El derecho de autodeterminación engendra su propia razón primaria, razón que nace de una serie de sentimientos que desbordan cualquier Constitución, como quieren los «ilustrados». Una comunidad no aspira a autodeterminarse si no bulle en su interior una fuerza de composición numerosa, esencial y exigente. Decía Hegel, en cita que recojo de su biógrafo Terry Pinkard, que la «idea de que fuese solamente una razón «ilustrada» la que nos moviese resulta simplemente increíble» y añadía para redondear esta idea que «la razón ‘ilustrada’ solo puede producir una ciencia o disciplina erudita, mientras que aquello que se necesita (para suscitar vida cierta) es sabiduría, cosa que jamás puede surgir de la ciencia únicamente». La ciencia –y admitamos denominarla así– como fabricación de fórmulas y la sabiduría –eso que nos apacigua en nosotros mismos– como colección en este caso de profundos sentimientos nacionales. Para buscar un parangón que ilumine lo que digo recurramos a lo eclesial –y una nación tiene mucho de eclesial cuando se da en pureza eclesial–: me refiero a la vital distinción entre derecho canónico, esa perfecta máquina ideada en la curia, y fe, esa enigmática voluntad de creer y creerse. Los «ilustrados» son peligrosamente canónicos; en cambio, la nación es el conjunto de seres unidos por la emoción. De cualquier forma hay que advertir que también hay nacionalistas canónicos y nacionalistas de fe. Pero si no se está emocionado ¿cómo saber que se está vivo?

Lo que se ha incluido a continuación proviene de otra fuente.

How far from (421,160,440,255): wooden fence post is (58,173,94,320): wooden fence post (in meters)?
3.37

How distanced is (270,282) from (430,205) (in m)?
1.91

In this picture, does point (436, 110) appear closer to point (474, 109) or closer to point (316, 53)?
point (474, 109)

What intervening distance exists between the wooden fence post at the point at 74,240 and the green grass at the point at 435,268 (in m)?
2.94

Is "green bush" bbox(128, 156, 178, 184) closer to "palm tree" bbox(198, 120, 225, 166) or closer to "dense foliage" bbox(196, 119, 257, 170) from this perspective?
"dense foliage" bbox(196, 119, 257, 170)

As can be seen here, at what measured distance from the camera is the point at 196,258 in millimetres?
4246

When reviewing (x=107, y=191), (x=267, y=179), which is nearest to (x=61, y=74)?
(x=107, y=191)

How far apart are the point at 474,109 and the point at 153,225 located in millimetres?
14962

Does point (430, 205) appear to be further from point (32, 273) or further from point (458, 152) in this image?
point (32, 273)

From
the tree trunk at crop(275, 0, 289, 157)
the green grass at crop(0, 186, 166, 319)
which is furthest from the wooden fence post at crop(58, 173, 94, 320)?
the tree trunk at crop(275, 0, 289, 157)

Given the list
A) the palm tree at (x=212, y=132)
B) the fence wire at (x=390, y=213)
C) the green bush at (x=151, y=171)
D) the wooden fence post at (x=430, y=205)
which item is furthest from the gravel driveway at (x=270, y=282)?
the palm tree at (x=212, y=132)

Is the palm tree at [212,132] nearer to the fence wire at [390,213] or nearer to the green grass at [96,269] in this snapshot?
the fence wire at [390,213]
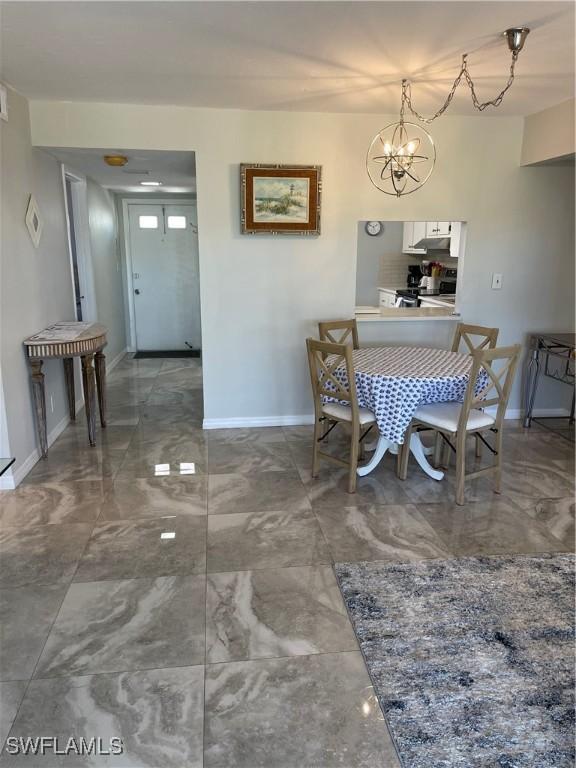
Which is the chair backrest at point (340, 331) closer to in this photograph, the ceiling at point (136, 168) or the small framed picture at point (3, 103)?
the ceiling at point (136, 168)

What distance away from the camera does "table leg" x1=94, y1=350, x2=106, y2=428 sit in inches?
162

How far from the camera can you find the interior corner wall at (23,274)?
3.12 metres

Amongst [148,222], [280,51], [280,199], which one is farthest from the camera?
[148,222]

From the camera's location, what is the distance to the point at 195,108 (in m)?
3.70

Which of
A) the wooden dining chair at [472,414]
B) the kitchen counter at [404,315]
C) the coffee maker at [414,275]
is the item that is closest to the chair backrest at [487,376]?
the wooden dining chair at [472,414]

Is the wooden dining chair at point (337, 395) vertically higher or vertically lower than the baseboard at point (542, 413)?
higher

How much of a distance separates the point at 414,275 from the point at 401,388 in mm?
4554

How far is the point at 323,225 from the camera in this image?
13.2ft

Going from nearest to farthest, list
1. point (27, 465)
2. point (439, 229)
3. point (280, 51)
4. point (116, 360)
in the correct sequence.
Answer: point (280, 51) < point (27, 465) < point (439, 229) < point (116, 360)

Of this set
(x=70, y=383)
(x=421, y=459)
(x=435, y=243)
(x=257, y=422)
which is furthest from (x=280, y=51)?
(x=435, y=243)

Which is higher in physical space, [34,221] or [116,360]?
[34,221]

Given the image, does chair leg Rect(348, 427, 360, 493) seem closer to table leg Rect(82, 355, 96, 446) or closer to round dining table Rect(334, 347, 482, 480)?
round dining table Rect(334, 347, 482, 480)

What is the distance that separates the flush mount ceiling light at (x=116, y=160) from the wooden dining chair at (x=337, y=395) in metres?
2.21

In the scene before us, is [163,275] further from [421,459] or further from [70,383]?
[421,459]
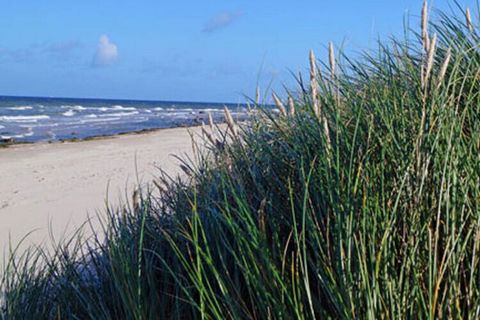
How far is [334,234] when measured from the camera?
187 centimetres

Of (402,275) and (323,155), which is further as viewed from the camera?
(323,155)

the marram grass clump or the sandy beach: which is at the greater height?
the marram grass clump

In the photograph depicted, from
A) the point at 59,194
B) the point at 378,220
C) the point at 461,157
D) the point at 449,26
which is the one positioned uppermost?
the point at 449,26

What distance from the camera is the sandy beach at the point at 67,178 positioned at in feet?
28.3

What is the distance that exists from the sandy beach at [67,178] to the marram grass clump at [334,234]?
1.42 metres

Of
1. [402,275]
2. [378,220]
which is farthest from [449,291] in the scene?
[378,220]

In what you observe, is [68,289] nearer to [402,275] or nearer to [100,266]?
[100,266]

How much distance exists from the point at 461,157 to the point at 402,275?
1.56 feet

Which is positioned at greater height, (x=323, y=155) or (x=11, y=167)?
(x=323, y=155)

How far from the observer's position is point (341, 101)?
9.71 feet

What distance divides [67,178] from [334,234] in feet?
41.8

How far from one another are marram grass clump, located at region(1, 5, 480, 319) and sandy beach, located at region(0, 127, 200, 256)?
4.66ft

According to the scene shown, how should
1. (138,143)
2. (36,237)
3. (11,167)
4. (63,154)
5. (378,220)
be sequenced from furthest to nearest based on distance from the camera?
(138,143), (63,154), (11,167), (36,237), (378,220)

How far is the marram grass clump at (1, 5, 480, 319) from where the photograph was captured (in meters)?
1.78
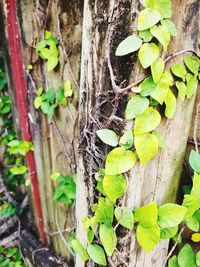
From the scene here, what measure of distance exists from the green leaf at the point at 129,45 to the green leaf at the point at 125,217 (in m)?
0.42

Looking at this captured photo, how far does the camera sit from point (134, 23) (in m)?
0.73

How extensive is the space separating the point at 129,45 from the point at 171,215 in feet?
1.45

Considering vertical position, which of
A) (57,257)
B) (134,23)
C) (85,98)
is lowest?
(57,257)

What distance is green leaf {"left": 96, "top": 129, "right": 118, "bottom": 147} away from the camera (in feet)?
2.76

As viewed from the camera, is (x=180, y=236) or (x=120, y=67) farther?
(x=180, y=236)

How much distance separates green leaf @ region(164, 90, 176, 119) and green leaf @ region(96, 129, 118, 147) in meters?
0.14

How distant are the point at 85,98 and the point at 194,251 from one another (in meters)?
0.61

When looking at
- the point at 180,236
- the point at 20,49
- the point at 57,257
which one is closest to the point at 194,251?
the point at 180,236

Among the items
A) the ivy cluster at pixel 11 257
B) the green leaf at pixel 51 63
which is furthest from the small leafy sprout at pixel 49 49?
the ivy cluster at pixel 11 257

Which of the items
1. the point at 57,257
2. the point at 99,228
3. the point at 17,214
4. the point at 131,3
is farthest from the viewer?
the point at 17,214

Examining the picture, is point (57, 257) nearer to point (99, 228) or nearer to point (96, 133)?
point (99, 228)

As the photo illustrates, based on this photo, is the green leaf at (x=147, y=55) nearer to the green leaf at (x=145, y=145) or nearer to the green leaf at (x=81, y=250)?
the green leaf at (x=145, y=145)

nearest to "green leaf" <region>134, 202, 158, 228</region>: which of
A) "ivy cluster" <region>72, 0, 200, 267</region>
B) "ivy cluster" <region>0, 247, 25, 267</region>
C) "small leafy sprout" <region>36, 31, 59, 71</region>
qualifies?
"ivy cluster" <region>72, 0, 200, 267</region>

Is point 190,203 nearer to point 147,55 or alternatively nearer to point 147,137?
point 147,137
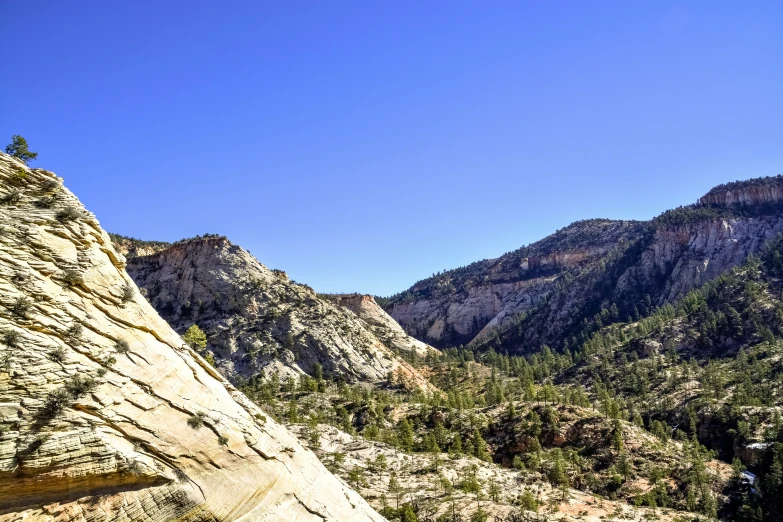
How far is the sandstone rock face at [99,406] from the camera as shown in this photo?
20.6 metres

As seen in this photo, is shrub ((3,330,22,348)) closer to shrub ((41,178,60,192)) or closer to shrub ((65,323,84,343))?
shrub ((65,323,84,343))

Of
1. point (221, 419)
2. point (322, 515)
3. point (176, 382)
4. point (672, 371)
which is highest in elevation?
point (176, 382)

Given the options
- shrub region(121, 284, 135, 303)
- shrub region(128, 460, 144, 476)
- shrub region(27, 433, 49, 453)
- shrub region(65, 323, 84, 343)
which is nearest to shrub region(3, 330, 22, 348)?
shrub region(65, 323, 84, 343)

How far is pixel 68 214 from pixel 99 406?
10.5m

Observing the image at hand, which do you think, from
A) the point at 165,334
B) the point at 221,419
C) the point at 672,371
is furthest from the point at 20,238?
the point at 672,371

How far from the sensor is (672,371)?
114688 mm

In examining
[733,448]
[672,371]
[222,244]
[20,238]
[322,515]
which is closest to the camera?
[20,238]

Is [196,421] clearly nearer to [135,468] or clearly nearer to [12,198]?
[135,468]

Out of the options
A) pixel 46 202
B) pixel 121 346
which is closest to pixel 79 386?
pixel 121 346

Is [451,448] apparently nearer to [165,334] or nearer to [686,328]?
[165,334]

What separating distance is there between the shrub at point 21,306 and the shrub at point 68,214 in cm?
532

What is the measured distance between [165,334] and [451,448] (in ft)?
181

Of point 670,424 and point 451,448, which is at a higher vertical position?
point 451,448

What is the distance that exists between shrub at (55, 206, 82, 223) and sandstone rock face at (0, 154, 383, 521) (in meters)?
0.05
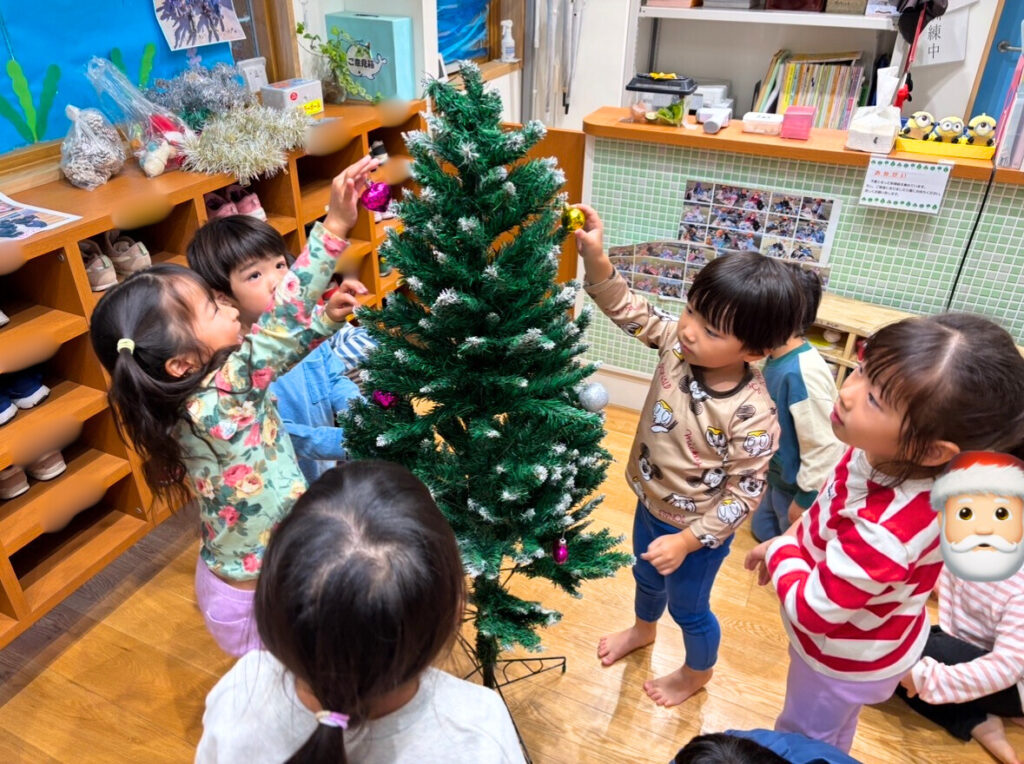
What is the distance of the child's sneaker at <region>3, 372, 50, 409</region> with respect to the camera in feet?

Madrid es España, y en Madrid, la cifra de ciudadanos dedicados a escribir emails insultantes contra lo vasco y los vascos, contra lo catalán y los catalanes, en sus periódicos más sujetos al viejo patriotismo, está creciendo de modo exponencial. Yo no sé si ese odio es un fruto psicológicamente oscuro o está únicamente motivado por una necesidad simplemente viral, pues los virus no tienen material genético y precisan tomarlo de un en derredor que a la vez destruyen. Sea como sea se ha generado una rebeldía insobornable en Euskal Herria y Catalunya. Tal vez ese odio provenga de un secular y distinto nivel de vida, que convierte en secundario al dominante. Quizá este antivasquismo o anticatalanismo desvele una cuestión de personalidad. Decía Zubiri que «la personalidad es, en cuanto tal, la máxima simplicidad, pero una simplicidad que se conquista a través de la complicación (u organización de complejidades) de la vida». Quizá los vascos y los catalanes hayan tenido que ordenar una vida política, económica y cultural muy compleja y que les ha hecho ser como son, lo que no ha ocurrido en el caso de los españoles, que se han quedado en una plana simplicidad como consecuencia de los caudillajes. En suma, son tres naciones que han de vivir su propio destino.